Chicken, egg. Dave reminded me Saturday that I owed the blog a couple. I said I'd do something over the weekend and this was one of three theme ideas but it didn't really gel until yesterday AM so your comment and my response made up my mind which to pick. Thanks... ;)

As a general comment, I'd add to my basic article above that I have often wondered how many really good Officers, NCOs and peons have left the Armed Forces due to objections to being micromanaged.

The terribly sad thing is that the tendency does a great deal more damage than it precludes.

Great article, Ken, and completely coincidental with my SWC post of yesterday on delegation. I must have been channelling you.

Steve Blair

Tue, 12/09/2008 - 11:10am

Good points, Ken, and I'd second your comments about the VERY broken personnel system and residue from the draftee force we've been required to raise in many major conflicts (starting with the Civil War, although the volunteer units there may have also encouraged this mindset).

Linn's book is an excellent snapshot of some general mindsets within the Army, but because of his focus he does miss some things. I would contend that constant job rotation undermines personnel competence, giving the micromanagers the opportunity they need to do their "good work." The major expansions the Army underwent during the world wars also created a glut of people who didn't know their jobs (through no fault of their own in most cases), again letting the micromanagers through. Constant rotation of personnel also aggravated this problem, because as soon as folks got to know each other and trained together, some would be rotated out and a new crop (who might not be as well-trained, or better-trained) arrived to fill those spots.

Historically there has always been a disdain for the "amateur solider" in the minds of the Regulars, who tended to lump draftees and volunteer units into the same group.

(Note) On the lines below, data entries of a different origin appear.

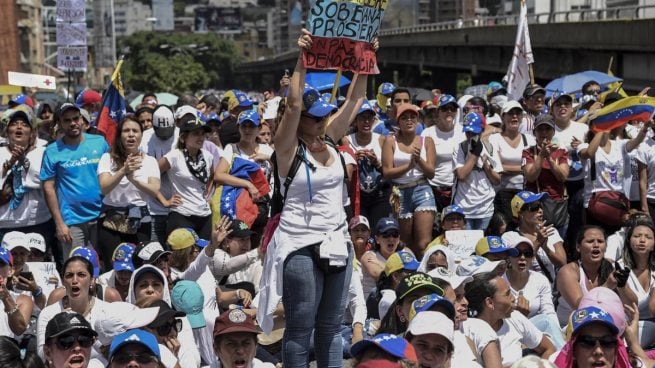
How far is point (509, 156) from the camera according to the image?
11.2 meters

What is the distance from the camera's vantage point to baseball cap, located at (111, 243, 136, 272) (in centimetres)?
848

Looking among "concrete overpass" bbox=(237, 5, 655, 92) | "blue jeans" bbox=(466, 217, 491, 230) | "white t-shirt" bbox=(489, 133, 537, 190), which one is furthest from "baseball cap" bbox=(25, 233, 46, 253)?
"concrete overpass" bbox=(237, 5, 655, 92)

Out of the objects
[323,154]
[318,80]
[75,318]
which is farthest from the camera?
[318,80]

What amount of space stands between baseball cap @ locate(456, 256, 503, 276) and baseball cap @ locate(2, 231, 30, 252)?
3166 mm

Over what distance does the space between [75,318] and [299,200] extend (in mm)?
1277

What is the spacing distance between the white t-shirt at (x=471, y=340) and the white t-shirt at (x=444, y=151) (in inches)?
169

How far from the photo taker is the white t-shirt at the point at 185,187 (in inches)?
403

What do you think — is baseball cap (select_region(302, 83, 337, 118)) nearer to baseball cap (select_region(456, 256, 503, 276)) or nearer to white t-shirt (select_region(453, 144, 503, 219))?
baseball cap (select_region(456, 256, 503, 276))

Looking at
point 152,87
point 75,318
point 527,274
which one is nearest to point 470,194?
point 527,274

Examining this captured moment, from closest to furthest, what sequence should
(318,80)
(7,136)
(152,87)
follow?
(7,136), (318,80), (152,87)

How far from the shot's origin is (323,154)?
648 centimetres

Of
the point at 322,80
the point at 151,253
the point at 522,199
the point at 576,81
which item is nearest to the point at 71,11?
the point at 322,80

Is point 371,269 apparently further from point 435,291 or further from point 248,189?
point 435,291

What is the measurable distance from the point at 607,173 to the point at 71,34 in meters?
9.77
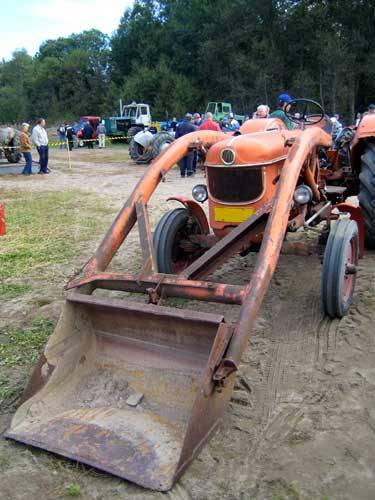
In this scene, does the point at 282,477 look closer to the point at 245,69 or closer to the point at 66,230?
the point at 66,230

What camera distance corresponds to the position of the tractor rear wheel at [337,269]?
397 centimetres

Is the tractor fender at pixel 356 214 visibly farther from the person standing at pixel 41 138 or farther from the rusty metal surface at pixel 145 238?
the person standing at pixel 41 138

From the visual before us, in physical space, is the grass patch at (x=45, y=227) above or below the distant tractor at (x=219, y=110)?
below

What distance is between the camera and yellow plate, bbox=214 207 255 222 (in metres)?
4.48

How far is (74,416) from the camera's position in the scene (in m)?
3.04

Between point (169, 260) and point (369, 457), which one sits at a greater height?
point (169, 260)

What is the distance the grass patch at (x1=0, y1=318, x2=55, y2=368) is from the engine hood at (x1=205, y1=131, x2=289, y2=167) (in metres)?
1.98

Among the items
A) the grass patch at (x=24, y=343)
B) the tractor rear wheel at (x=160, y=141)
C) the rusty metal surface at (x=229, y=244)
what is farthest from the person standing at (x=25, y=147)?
the rusty metal surface at (x=229, y=244)

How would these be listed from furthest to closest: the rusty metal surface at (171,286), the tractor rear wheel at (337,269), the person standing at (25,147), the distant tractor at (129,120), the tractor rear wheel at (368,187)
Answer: the distant tractor at (129,120) < the person standing at (25,147) < the tractor rear wheel at (368,187) < the tractor rear wheel at (337,269) < the rusty metal surface at (171,286)

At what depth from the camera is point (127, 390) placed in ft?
10.6

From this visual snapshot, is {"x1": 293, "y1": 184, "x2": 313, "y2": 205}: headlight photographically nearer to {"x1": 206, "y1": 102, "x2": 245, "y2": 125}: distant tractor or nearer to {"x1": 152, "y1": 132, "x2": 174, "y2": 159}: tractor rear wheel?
{"x1": 152, "y1": 132, "x2": 174, "y2": 159}: tractor rear wheel

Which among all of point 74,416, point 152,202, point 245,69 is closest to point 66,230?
point 152,202

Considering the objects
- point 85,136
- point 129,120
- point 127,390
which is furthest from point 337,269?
point 129,120

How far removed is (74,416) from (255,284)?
131 cm
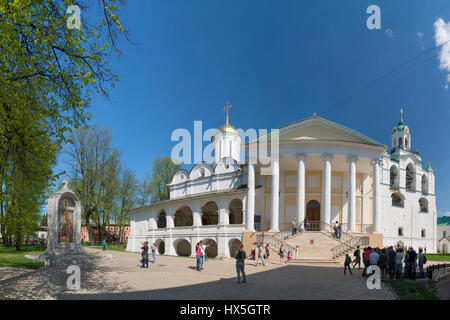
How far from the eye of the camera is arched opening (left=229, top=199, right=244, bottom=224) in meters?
36.1

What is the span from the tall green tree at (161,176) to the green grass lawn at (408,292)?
151 feet

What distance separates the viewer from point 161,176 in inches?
2258

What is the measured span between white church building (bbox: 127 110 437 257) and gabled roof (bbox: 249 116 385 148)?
82 mm

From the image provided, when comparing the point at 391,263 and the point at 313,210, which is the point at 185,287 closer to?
the point at 391,263

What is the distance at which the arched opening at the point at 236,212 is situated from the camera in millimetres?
36088

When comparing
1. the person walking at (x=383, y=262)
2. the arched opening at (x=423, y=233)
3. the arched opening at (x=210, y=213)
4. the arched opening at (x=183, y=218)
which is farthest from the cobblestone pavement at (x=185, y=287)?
the arched opening at (x=423, y=233)

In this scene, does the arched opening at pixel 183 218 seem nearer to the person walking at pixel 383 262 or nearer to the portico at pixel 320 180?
the portico at pixel 320 180

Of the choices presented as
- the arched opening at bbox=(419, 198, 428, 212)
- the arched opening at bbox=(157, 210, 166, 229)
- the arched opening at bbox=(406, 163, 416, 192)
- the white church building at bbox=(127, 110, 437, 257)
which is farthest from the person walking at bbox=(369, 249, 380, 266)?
the arched opening at bbox=(419, 198, 428, 212)

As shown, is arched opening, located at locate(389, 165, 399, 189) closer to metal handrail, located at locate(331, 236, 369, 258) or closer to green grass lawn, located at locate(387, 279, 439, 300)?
metal handrail, located at locate(331, 236, 369, 258)

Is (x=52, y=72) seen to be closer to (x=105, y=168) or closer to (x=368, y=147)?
(x=368, y=147)

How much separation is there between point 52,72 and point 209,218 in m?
31.8

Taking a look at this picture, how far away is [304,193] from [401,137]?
95.2 ft
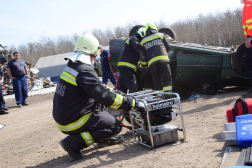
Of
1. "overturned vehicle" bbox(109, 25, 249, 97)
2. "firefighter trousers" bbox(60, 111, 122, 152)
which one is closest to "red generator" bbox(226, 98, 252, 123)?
"firefighter trousers" bbox(60, 111, 122, 152)

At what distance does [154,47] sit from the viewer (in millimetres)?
4809

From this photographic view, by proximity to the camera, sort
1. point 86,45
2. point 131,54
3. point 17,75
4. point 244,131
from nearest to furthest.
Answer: point 244,131, point 86,45, point 131,54, point 17,75

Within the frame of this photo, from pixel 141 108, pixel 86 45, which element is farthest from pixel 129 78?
pixel 141 108

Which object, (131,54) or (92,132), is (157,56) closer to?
(131,54)

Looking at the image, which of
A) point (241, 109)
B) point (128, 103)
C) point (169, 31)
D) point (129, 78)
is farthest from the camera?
→ point (169, 31)

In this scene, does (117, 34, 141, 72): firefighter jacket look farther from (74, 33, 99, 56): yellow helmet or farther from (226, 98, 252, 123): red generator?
(226, 98, 252, 123): red generator

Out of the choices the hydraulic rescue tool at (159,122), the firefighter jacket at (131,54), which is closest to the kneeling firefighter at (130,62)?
the firefighter jacket at (131,54)

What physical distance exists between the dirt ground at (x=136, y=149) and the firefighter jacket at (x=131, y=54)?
1509mm

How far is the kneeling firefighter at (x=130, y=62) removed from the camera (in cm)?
505

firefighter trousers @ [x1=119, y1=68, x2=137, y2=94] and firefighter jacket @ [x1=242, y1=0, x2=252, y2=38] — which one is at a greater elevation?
firefighter jacket @ [x1=242, y1=0, x2=252, y2=38]

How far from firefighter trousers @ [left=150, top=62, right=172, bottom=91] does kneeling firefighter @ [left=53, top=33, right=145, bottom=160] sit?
1.88m

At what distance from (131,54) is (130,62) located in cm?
19

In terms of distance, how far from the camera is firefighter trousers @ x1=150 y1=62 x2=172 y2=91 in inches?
188

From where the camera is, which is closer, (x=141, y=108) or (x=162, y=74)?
(x=141, y=108)
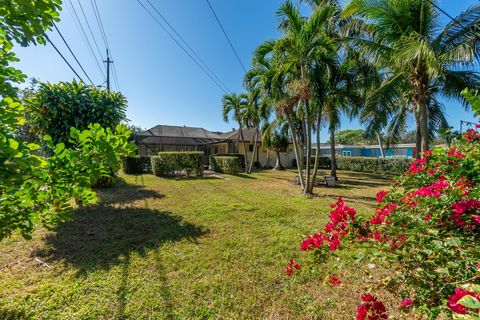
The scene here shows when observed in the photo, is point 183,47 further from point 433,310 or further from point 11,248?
point 433,310

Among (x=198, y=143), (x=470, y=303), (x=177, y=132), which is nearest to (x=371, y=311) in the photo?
(x=470, y=303)

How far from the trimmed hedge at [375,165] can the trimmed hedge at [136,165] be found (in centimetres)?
1765

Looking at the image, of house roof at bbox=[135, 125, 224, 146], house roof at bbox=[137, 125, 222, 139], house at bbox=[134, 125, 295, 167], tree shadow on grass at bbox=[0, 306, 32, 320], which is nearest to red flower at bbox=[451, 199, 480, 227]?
tree shadow on grass at bbox=[0, 306, 32, 320]

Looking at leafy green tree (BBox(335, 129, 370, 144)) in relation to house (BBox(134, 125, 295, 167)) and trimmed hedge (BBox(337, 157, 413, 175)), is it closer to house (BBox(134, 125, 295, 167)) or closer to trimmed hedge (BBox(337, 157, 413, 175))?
house (BBox(134, 125, 295, 167))

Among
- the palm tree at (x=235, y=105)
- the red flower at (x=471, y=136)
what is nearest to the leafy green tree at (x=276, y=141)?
the palm tree at (x=235, y=105)

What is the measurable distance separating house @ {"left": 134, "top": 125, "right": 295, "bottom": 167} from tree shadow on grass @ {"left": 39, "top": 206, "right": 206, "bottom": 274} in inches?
547

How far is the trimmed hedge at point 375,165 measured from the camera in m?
15.2

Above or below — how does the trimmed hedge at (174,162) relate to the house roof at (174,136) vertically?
below

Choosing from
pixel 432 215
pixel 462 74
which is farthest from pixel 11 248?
pixel 462 74

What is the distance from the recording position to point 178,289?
2676 millimetres

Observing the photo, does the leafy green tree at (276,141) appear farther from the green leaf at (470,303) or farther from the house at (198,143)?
the green leaf at (470,303)

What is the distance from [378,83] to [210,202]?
28.7 feet

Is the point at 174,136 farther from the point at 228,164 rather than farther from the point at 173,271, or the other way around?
the point at 173,271

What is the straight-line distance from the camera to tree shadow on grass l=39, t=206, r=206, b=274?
11.4ft
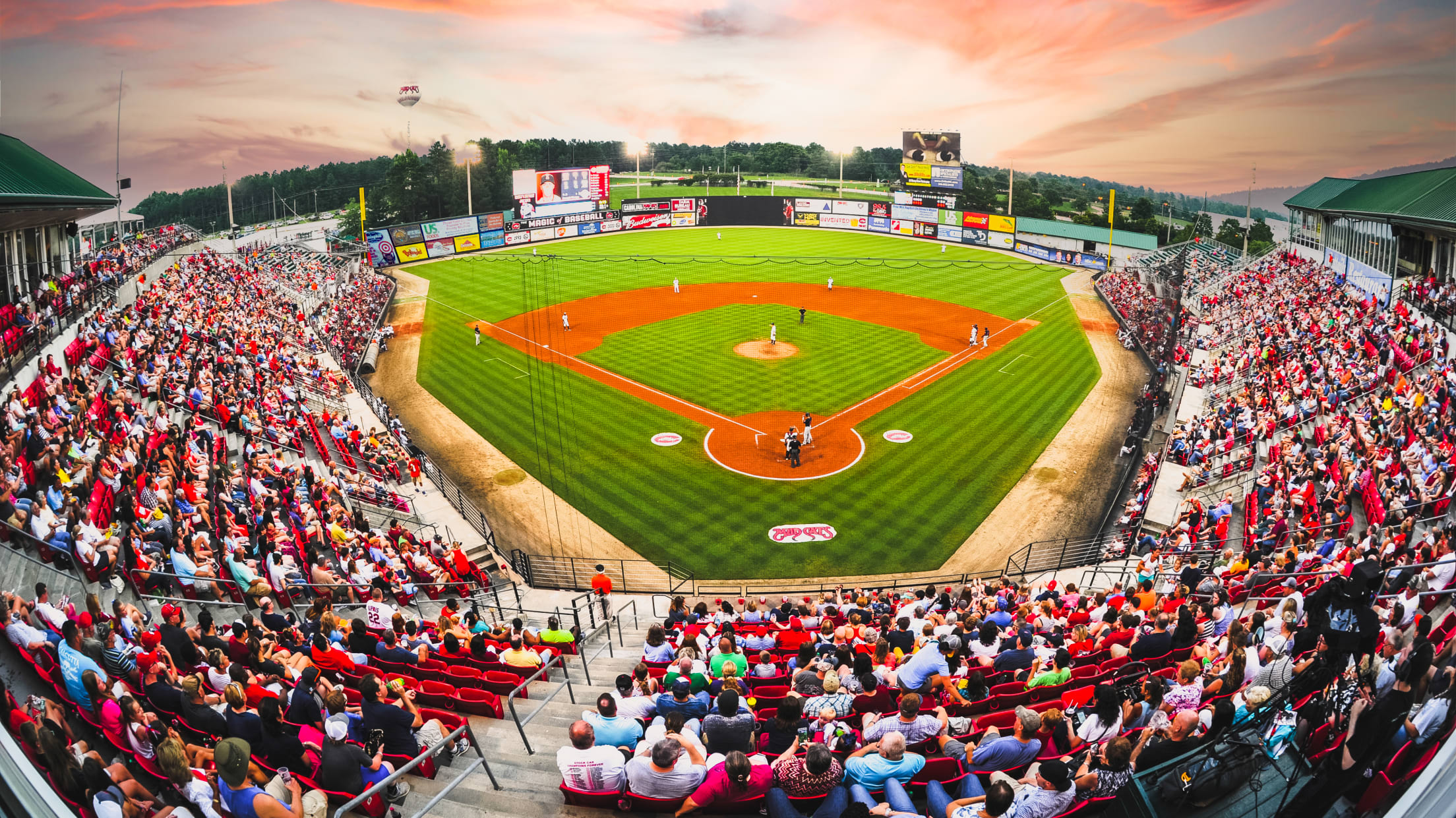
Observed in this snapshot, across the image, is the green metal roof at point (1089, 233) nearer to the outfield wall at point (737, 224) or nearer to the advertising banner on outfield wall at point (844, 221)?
the outfield wall at point (737, 224)

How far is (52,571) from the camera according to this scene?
11.0 meters

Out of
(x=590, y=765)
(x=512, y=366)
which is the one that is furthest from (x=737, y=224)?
(x=590, y=765)

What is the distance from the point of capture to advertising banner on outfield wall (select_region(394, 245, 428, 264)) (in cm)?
6938

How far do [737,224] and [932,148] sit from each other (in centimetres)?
2407

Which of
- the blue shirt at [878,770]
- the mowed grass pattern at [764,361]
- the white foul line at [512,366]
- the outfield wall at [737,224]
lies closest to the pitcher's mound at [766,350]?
the mowed grass pattern at [764,361]

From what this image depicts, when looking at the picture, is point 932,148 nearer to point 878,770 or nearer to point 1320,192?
point 1320,192

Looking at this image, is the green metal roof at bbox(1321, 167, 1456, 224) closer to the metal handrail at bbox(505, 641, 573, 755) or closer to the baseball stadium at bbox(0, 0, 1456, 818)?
the baseball stadium at bbox(0, 0, 1456, 818)

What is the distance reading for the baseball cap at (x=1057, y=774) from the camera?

They always needed close watching, or so the collective wisdom went, ignoring the ability of some volunteer leaders and the incompetence of some Regular officers in the same breath.

In terms of combat arms, historically micromanaging has been weakest when force stability has been strongest. By that I mean rotation of personnel between units was limited and the "up or out" personnel system didn't exist. It wasn't uncommon in the pre-war Army to see corporals with ten years of service in that grade. No one forced them out when they declined a promotion, and some men put stripes on and took them off again with almost clockwork regularity. There were also fewer officers than there are now, and many were often absent from their units on a variety of detached duties. This left the NCOs in charge of many of the day-to-day functions in units.

Most observers today, I think, would be stunned to see just how much NCOs were trusted to do in the late 1800s, and indeed into the first decades of the 20th century. Those NCOs were the backbone of the force, and I think they'd be dismayed to see just how far that backbone has decayed since World War II.

We need to get rid of our Root-relic personnel system and find a better way. Until we do, I fear the micromanagers will be with us for the foreseeable future.